Ela sustenta que o uso dos autoexames poderia gerar subnotificação pela má utilização dos produtos, já que os testes de antígeno exigem que o paciente esteja com uma carga viral muito alta para que o resultado seja positivo. “Se o paciente está no início da infecção, o teste de antígeno não vai detectar. A sensibilidade dele é menor do que o PCR. Esse modelo serve mais para fazer uma triagem, pras pessoas que estão assintomáticas, essa é aplicação dele”, explica.

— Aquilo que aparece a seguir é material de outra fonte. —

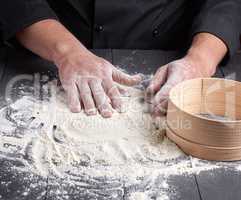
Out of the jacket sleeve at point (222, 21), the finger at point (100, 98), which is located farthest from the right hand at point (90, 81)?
the jacket sleeve at point (222, 21)

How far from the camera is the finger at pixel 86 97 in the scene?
1.05 meters

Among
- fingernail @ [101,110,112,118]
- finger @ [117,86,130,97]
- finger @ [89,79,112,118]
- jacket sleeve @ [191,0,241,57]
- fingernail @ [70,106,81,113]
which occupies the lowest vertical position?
finger @ [117,86,130,97]

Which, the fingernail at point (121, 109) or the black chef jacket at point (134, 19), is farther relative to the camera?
the black chef jacket at point (134, 19)

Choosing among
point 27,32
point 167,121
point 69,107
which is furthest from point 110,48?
point 167,121

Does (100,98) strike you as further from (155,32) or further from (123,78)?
(155,32)

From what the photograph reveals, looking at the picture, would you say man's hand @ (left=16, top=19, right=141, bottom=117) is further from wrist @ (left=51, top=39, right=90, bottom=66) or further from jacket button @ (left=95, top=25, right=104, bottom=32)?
jacket button @ (left=95, top=25, right=104, bottom=32)

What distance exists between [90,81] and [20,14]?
0.27 m

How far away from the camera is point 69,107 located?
1061mm

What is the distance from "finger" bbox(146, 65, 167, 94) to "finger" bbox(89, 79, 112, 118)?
0.37 feet

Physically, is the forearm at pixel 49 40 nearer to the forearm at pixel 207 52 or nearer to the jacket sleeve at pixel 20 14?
the jacket sleeve at pixel 20 14

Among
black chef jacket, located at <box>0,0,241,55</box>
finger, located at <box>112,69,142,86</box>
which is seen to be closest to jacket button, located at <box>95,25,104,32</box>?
black chef jacket, located at <box>0,0,241,55</box>

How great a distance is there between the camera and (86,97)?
1.06 metres

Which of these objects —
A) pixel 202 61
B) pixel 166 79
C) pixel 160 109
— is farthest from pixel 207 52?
pixel 160 109

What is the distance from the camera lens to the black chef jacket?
47.9 inches
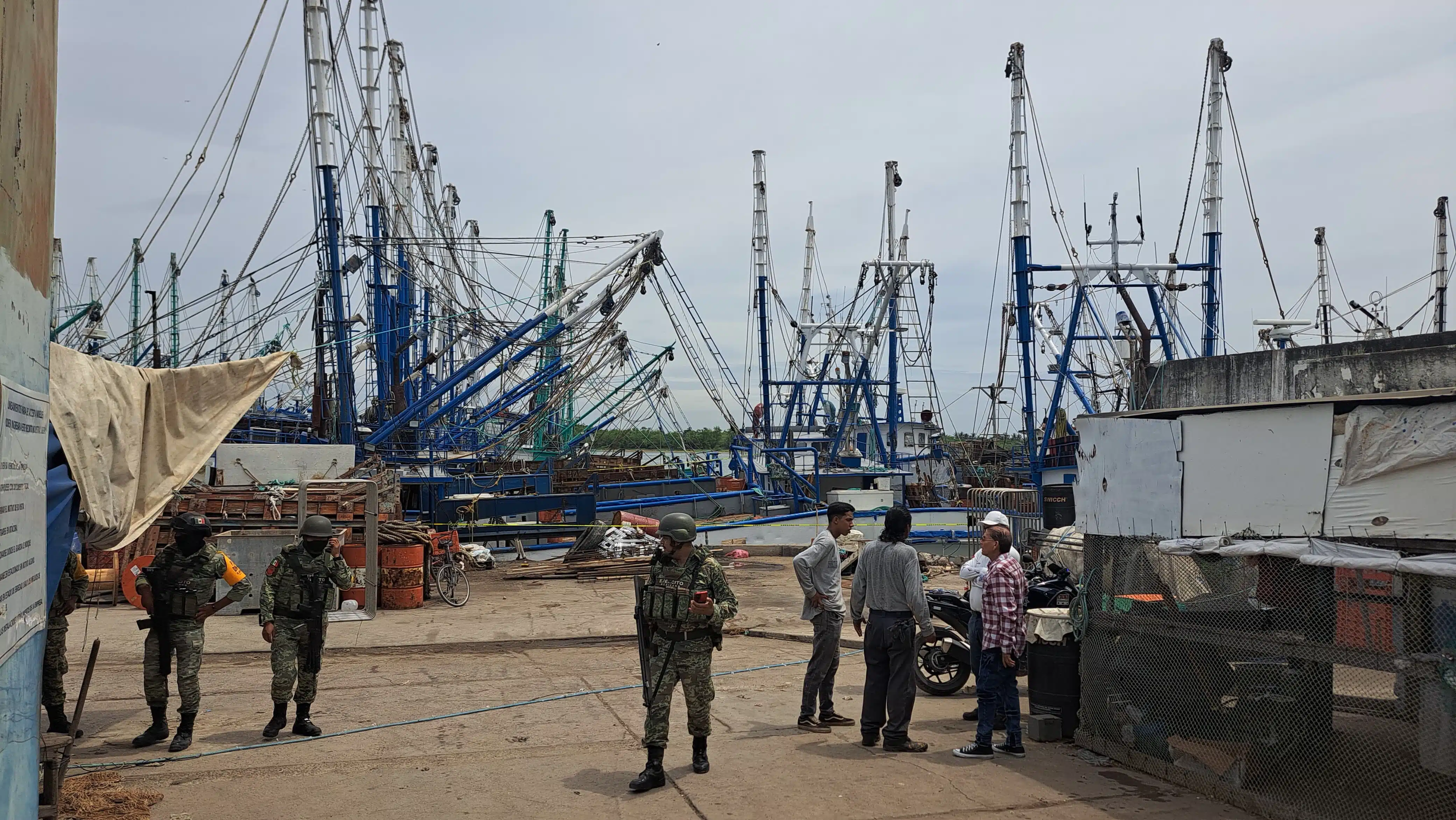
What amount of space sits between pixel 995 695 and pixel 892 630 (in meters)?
0.83

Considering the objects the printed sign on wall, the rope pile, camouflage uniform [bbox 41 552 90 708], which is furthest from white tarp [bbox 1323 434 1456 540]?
the rope pile

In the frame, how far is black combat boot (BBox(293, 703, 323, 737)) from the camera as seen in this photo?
7.42 m

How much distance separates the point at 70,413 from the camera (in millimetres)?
5840

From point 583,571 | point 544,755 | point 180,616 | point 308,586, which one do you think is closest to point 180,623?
point 180,616

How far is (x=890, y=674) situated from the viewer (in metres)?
7.25

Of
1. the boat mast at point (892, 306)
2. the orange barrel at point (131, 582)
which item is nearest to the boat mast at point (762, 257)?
the boat mast at point (892, 306)

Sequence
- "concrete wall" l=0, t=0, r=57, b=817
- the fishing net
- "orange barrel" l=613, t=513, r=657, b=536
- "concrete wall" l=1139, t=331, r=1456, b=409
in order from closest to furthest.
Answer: "concrete wall" l=0, t=0, r=57, b=817 → the fishing net → "concrete wall" l=1139, t=331, r=1456, b=409 → "orange barrel" l=613, t=513, r=657, b=536

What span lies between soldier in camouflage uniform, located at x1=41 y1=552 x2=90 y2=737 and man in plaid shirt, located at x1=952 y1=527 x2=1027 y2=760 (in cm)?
640

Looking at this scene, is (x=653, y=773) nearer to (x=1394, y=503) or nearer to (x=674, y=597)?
(x=674, y=597)

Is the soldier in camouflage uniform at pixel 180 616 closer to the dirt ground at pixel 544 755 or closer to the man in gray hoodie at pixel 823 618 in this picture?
the dirt ground at pixel 544 755

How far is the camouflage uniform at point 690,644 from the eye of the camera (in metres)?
6.40

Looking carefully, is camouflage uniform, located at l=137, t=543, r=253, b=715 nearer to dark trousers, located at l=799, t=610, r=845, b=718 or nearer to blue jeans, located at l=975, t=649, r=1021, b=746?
dark trousers, located at l=799, t=610, r=845, b=718

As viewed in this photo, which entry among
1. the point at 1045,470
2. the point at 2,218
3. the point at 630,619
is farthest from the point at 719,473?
the point at 2,218

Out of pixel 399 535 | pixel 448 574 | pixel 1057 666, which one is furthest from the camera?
pixel 448 574
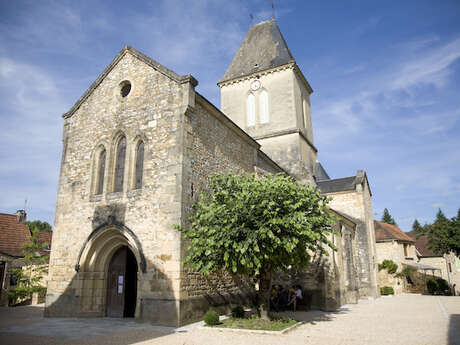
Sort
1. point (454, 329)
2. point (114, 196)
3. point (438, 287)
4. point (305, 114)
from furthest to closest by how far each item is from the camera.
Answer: point (305, 114) → point (438, 287) → point (114, 196) → point (454, 329)

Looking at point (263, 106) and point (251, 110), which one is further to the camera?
point (251, 110)

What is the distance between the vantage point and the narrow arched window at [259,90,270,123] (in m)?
23.9

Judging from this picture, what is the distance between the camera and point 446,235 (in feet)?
73.8

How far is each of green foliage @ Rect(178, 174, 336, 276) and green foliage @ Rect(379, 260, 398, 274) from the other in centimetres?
2012

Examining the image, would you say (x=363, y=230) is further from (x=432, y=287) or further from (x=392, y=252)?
(x=392, y=252)

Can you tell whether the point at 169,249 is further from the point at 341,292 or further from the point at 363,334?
the point at 341,292

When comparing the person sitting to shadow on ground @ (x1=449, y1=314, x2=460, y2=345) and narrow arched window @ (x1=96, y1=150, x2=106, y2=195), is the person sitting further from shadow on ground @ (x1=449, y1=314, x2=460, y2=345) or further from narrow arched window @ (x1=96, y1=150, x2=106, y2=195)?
narrow arched window @ (x1=96, y1=150, x2=106, y2=195)

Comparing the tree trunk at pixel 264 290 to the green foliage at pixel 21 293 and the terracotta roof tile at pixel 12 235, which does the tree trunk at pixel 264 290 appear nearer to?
the green foliage at pixel 21 293

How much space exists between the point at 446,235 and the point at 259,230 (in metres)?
19.3

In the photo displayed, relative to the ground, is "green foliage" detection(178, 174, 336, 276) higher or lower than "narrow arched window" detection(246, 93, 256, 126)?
lower

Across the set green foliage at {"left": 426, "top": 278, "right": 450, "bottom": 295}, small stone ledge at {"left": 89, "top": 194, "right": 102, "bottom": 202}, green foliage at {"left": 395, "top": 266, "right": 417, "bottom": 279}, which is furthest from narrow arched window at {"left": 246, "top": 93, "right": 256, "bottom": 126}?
green foliage at {"left": 426, "top": 278, "right": 450, "bottom": 295}

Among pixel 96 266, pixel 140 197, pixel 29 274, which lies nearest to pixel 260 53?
pixel 140 197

Na opinião da especialista, o modelo pode ser implementado no Brasil quando a Covid-19 se tornar uma doença endêmica. No entanto, o assunto não é consenso entre pesquisadores da área. A infectologita Raquel Stucchi pontua que testes rápidos de antígeno já são feitos nas farmácias e em Unidades Básicas de Saúde (UBS) brasileiras.
Portanto, para a cientista, a subnotificação é um risco já existente no Brasil, e os autoexames poderiam ser implementados na fase atual da pandemia. Ela avalia que a utilização de autoexames é “importantíssima” para desafogar os sistemas de saúde. Na última quinta-feira (6/1), prefeitos de 2,3 mil cidades enviaram ofício ao Ministério da Saúde cobrando o envio de mais testes para Covid e influenza.
Além disso, Stucchi ressalta que a notificação dos autotestes à rede nacional poderia ser feita de maneira digital, utilizando QR codes, por exemplo.
“Você pode ter maneiras de fazer notificação, como um QR code, que você utiliza para mandar os dados ao ministério. Eventuais perdas de notificação compensam o lado positivo se a pessoa conseguir fazer o exame. Muitas vezes sem sintomas ela consegue desmarcar confraternizações, reuniões diárias e outros eventos, caso o teste dê positivo. Além disso, diminui o número de pessoas que fica procurando o sistema de saúde”, pontua.
Mesmo com as divergências, a avaliação das especialistas é de que o governo deve atender aos pedidos de estados e municípios para envio de mais testes, seguindo os parâmetros disponíveis no momento. Anamélia Bocca lembra que, em 2021, o Ministério da Saúde deixou 1,8 milhões de exames vencerem. O desperdício chegou a R$ 77,3 milhões, como mostrou o Metrópoles.
“O governo precisa distribuir o que tiver para atender essas secretarias, dar um suporte para as prefeituras, ter um maior número de kits e agilizar esse processo de importação, caso seja necessário. Fazer a logística para que todo mundo tenha mais testes disponíveis no serviço público”, conclui.